**TUGAS**
Dalam artikel tentang Nicoline Patricia Malina, dari mana proyek pertamanya datang pada 2006?

**TEKS BACAAN**
Fotografer Fashion Internasional dan Pekerja Film Tingkat Global

Minggu, 07 Juni 2015 - 10:53 WIB
Fotografer Fashion Internasional...
Fotografer Fashion Internasional dan Pekerja Film Tingkat Global
A A A
Nicoline Patricia Malina langsung menyabet sederet penghargaan dalam tiga tahun pertama kemunculannya sebagai fotografer profesional di Eropa. Di antaranya adalah Iconique Societas Excellence in Fashion Photography 2007, Young Photographer of The Year versi ELLE Style Awards 2009, dan Photographer of The Year versi A+ Scarlett Celebrity Fashion Awards 2009.

Nicole, begitu sapaan Nicoline, mengawali kariernya sebagai fotografer fashionpada 2006 di Belanda. Dia menyukai bidang fotografi sejak 2005 dan belajar secara autodidak. Sebelumnya Nicole menyukai fashion design, make-up artist, graphic design, dan painting. Kuliahnya pun di jurusan painting. Karena sudah kadung tertarik dengan bidang fotografi, Nicole pun dengan penuh percaya diri mempromosikan berbagai hasil jepretannya di internet.

Sambil mempelajari seni fotografi secara sungguh- sungguh, dia pun tak segan membagi- bagikan kartu nama sebagai fotografer meski masih amatir. Untuk membuat portofolio, perempuan kelahiran Surabaya, 6 Desember 1982, ini getol melakukan pemotretan dengan mengajak beberapa temannya yang bersedia menjadi model dan make-up artist. Kegigihannya membuahkan hasil.

Pada 2006, proyek pertama datang dari majalah Elle di Belanda. Tawaran itu muncul setelah Nicole rajin mengirim email ke majalah tersebut selama enam bulan tanpa respons. Pada bulan keenam, Redaksi Elle memanggilnya untuk bertemu dan membahas proyek. Setelah proyek tersebut, mulai bermunculan proyekproyek lain. Maka mulailah lulusan Fine Art in Utrecht, Belanda, ini melakoni kariernya sebagai fotografer profesional.

Setahun berkiprah, dia pun dianugerahi penghargaan bergengsi Iconique Societas Excellence in Fashion Photograph melalui karyanya berjudul Flower Party. Kini Nicole sudah menetap di Indonesia. Mengakomodasi idealismenya, sejak 2011 Nicole mengerjakan proyek pemotretan nature dan historical building menggabungkan unsur fashion dan landscape.

**BAHAN SUMBER**
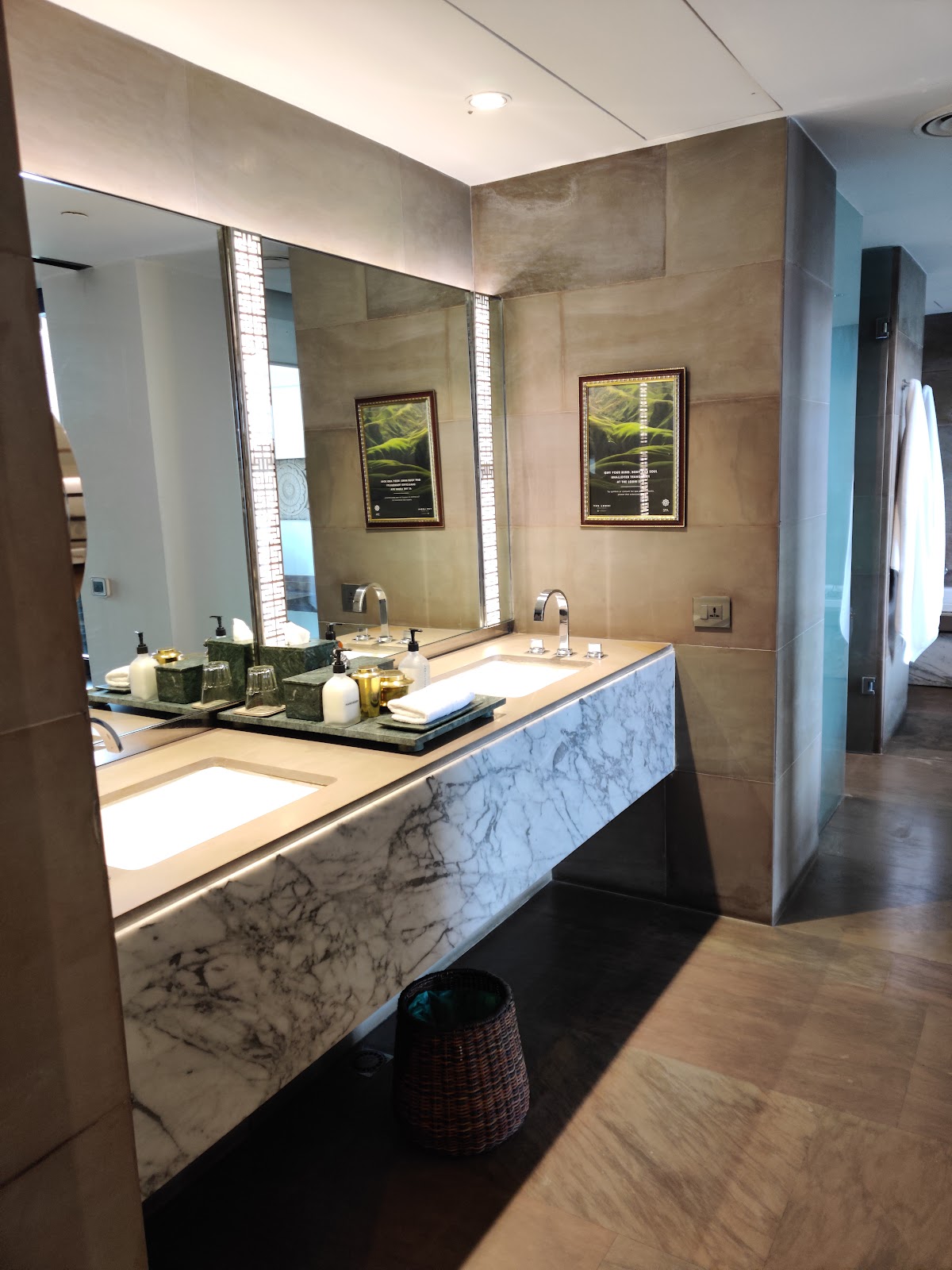 The Lodhi — photo 3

**JAWABAN**
Dari majalah Elle di Belanda.